“Lebih gede. Pasti nggak muat masuknya.”
“Yakin?”
Aku mengangguk mantap. “Yakin.”
“Pernah isiin bensin ke botol akua sebelumnya.”
“Belum.”
Desy mendesah sedih, lagi. “Ya udah deh. Kita cari torong. Ayo!”
Kami maju beberapa ratus meter. Di salah satu ruas jalan kompleks perumahan, kami menemukan sebuah toko kelontong cukup besar. Kami berhenti dan mengungkap apa yang kami mau. Si bapak pemilik toko berkerut dahi mendengarnya.
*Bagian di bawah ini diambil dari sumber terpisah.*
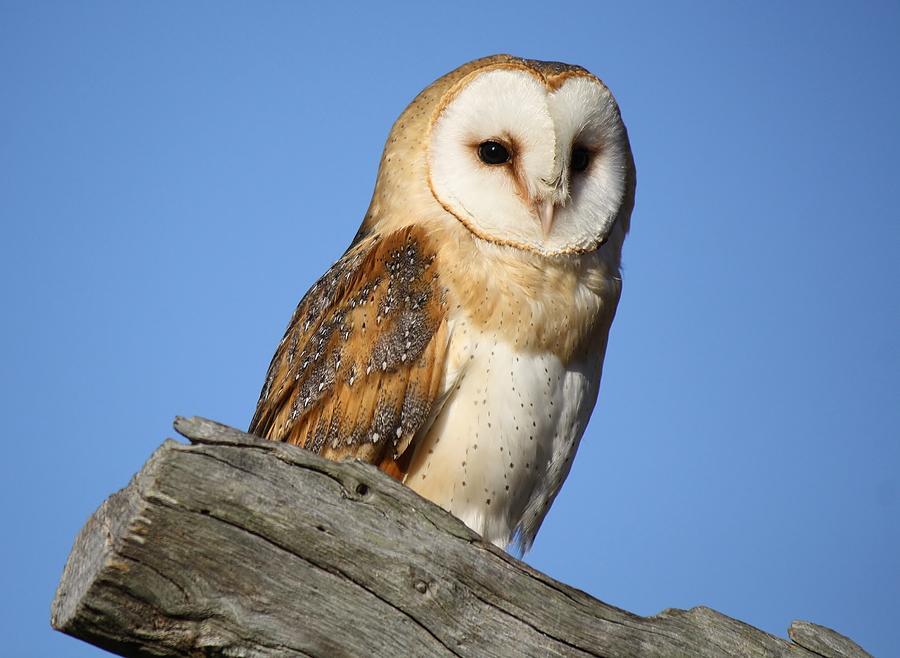 Owl Photograph - Barn Owl by Paulette Thomas
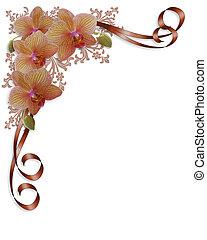 mariage, orchidées, frontière, floral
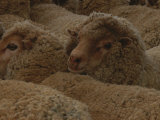 A Group of Sheep Wait to Be Shorn Fotografisk tryk af Nicole Duplaix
“Torong? Orang jaman sekarang sudah jarang beli itu,” katanya. “Dulu banyak yang beli, waktu kita masih pakai kompor minyak, untuk masukin minyak tanah ke kompor. Sekarang nggak lagi setelah kita pakai elpiji ijo. Tapi coba deh, kayaknya di gudang masih ada stok. Tunggu sebentar nggak apa-apa ya? Masalahnya, harus dicari dulu.”
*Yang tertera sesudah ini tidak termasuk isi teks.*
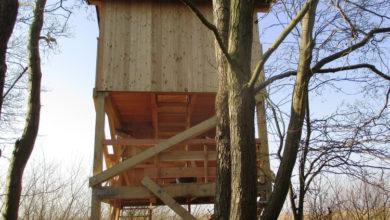 Photo of Sanierung von Naturpark-Aussichtsturm vollendet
“Iya, Pak. Nggak apa-apa. Kita tungguin deh.”
Lalu kami duduk-duduk di kursi-meja di beranda toko, yang memang didesain untuk nongkrong pelanggan, meniru gaya Sevel gitu. Sembari menunggu, kami bergantian minum dalam rangka menghabiskan air di botol. Agak berat, tapi bisa. Sekitar setengah jam kemudian, air tinggal separo saat sang pemilik toko muncul berkeringat tapi berwajah lega.
“Nah, ketemu!” ia menggoyang sebentuk torong plastik warna merah ke arah kami.